▶ Required task
Reproduce the lines word for word, starting with the line that holds "Of point 231,118, point" and running through the final line, both ends included.

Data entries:
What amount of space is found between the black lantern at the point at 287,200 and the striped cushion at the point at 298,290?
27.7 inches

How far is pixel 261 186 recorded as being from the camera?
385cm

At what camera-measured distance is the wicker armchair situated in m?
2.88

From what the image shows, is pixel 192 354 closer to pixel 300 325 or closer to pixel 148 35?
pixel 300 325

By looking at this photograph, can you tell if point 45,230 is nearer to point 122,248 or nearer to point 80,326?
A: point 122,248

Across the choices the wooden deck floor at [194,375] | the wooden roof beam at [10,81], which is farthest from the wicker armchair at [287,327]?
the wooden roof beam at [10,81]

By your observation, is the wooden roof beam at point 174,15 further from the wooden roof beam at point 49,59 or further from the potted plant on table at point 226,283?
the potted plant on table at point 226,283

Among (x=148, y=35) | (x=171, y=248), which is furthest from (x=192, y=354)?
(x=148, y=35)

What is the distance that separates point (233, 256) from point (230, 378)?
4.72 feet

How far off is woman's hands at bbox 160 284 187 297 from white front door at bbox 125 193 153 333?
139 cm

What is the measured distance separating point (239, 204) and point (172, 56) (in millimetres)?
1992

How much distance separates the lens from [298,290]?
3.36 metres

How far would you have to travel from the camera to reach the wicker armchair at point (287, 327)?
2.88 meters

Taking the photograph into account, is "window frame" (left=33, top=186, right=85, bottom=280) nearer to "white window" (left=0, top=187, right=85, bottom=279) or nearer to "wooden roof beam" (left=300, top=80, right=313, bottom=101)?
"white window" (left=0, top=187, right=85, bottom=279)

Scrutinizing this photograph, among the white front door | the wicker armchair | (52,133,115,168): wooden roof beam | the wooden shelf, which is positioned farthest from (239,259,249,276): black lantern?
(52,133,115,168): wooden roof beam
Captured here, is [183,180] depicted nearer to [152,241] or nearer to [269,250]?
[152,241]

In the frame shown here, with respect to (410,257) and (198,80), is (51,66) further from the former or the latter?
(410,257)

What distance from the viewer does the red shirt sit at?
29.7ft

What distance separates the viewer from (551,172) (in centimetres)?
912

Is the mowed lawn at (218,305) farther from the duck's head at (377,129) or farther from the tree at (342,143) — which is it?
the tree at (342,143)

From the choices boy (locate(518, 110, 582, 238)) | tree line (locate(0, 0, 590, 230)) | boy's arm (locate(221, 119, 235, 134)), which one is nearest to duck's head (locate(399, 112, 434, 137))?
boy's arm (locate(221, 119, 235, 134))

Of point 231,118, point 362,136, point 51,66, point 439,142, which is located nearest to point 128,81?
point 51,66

▶ Exercise response
Of point 231,118, point 362,136, point 51,66, point 439,142, which is located nearest to point 128,81?
point 51,66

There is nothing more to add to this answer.